▸ **TASK DETAILS**
In the lung ultrasound abstract, what segmentation accuracy does ASAP achieve?

Fully automated Quantitative Lung Ultrasound spectroscopy for the differential diagnosis of lung diseases: The first multicenter in-vivo clinical study

Quantitative Lung Ultrasound (LUS) analyses are demonstrating significant improvements in the diagnoses of lung diseases. However, recent approaches are limited to the manual segmentation of artifactual patterns (i.e., vertical artifacts), whose detection is subjective, dependent on imaging settings, and time-consuming. These limitations can be partially addressed by segmenting anatomical patterns [e.g., the pleural line (PL)], which are less affected by variations in imaging settings. Additionally, an automated segmentation algorithm would reduce segmentation time and subjectivity. In this study, we proposed an Automatic Segmentation Algorithm of the Pleural line (ASAP). ASAP was first optimized on one dataset [composed of 52 patients affected by Chronic Obstructive Pulmonary Disease (COPD), Pulmonary Fibrosis (PF), and Pulmonary Fibrosis Exacerbated (PFE)] and then tested on an external dataset [composed of 34 patients affected by Pneumonia (PNE) and Cardiogenic Pulmonary Edema (CPE)]. In total, 12761 multifrequency radiofrequency images from 86 patients were segmented into three regions: pre-pleura, pleura, and post-pleura. These regions were quantified with five IT parameters (where R = 1, 2, 3, 4, and 5), each characterized with three features: Center Frequency, Bandwidth, and maxIT. The discrimination potential of these features was tested through different binary classifiers. Results show how ASAP segments in quasi real-time with 10 images/s and achieves a segmentation accuracy of 97.70%. The differential diagnosis of lung diseases shows accuracies up to 87.48, outperforming the state of the art.

▸ **RECORDS**
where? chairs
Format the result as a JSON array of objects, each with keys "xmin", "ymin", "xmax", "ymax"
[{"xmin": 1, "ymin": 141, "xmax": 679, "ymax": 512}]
* * *
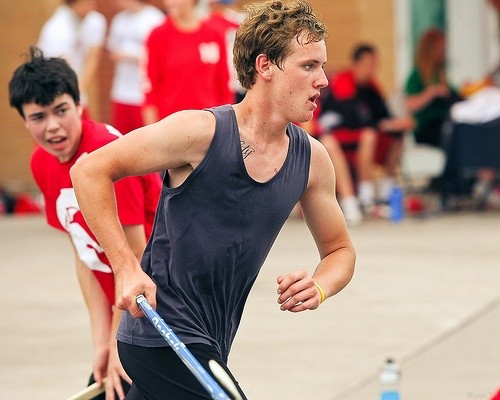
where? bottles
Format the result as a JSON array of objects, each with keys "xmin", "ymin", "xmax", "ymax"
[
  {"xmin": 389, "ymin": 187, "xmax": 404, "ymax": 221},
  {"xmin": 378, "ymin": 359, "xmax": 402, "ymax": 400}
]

▸ **EXERCISE SOLUTION**
97.70%